#### EXTRACT TO READ

Japanese insurance holdings company

SOMPO Holdings, Inc. (SOMPOホールディングス株式会社, SOMPO Hōrudingusu Kabushiki-kaisha) is a Japanese insurance holding company formed on April 1, 2010, from the merger of Sompo Japan with Nipponkoa Insurance. The firm is considered one of three top insurers in Japan.
The company currently trades on the Tokyo Stock Exchange and is a constituent of the Nikkei 225 index.

The group’s principal subsidiaries include Sompo Japan Insurance Inc., a major domestic non-life insurer; Sompo Himawari Life Insurance Inc., its life insurance division; and Sompo International Holdings Ltd., which manages the company’s global commercial insurance and reinsurance operations. SOMPO Holdings also owns Sompo Care Inc., one of Japan’s largest elderly-care and nursing service providers.

Internationally, the company operates through subsidiaries and affiliates in Asia, Europe, and the Americas, including businesses in Singapore, Indonesia, Malaysia, Brazil, Turkey, China, and Hong Kong. SOMPO expanded its overseas presence significantly through the acquisition of Bermuda-based insurer Endurance Specialty Holdings, which was later integrated into Sompo International.

In addition to insurance operations, SOMPO Holdings is involved in risk management, healthcare services, pension administration, and asset management through subsidiaries such as Sompo Risk Management Inc. and Sompo Asset Management Co., Ltd.

########

## WORK ORDER 1
List the places named in the text on SOMPO Holdings as locations of the company's international businesses.
## WORK ORDER 2
In the text on SOMPO Holdings, swap "acquisition" for "purchase" in the passage that begins at the words "Internationally, the company" and stops after "Management Co., Ltd.".
Only the text is needed here; the records can be left aside.

#### EXERCISE DATA

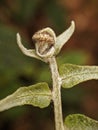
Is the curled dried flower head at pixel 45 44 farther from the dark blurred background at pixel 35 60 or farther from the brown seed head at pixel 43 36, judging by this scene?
the dark blurred background at pixel 35 60

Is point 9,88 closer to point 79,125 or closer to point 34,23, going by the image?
point 79,125

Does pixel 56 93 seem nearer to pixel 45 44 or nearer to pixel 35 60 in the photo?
pixel 45 44

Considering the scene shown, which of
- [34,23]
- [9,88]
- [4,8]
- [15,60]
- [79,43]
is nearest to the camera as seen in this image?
[15,60]

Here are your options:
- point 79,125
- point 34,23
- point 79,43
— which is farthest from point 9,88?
point 79,43

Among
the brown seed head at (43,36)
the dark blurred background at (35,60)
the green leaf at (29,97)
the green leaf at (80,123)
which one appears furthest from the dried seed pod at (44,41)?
the dark blurred background at (35,60)

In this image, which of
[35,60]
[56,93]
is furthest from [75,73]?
[35,60]

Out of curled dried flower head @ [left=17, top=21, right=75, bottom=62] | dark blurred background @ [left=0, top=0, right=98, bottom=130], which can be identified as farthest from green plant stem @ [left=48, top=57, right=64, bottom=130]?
dark blurred background @ [left=0, top=0, right=98, bottom=130]
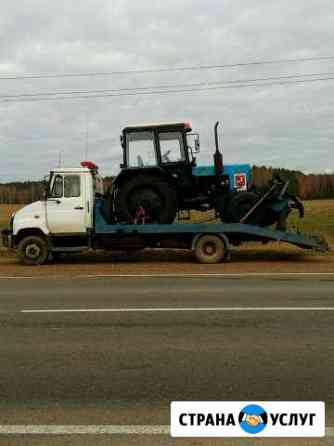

########

## ANSWER AREA 1
Singapore, Indonesia, Malaysia, Brazil, Turkey, China, Hong Kong

## ANSWER AREA 2
Internationally, the company operates through subsidiaries and affiliates in Asia, Europe, and the Americas, including businesses in Singapore, Indonesia, Malaysia, Brazil, Turkey, China, and Hong Kong. SOMPO expanded its overseas presence significantly through the purchase of Bermuda-based insurer Endurance Specialty Holdings, which was later integrated into Sompo International.

In addition to insurance operations, SOMPO Holdings is involved in risk management, healthcare services, pension administration, and asset management through subsidiaries such as Sompo Risk Management Inc. and Sompo Asset Management Co., Ltd.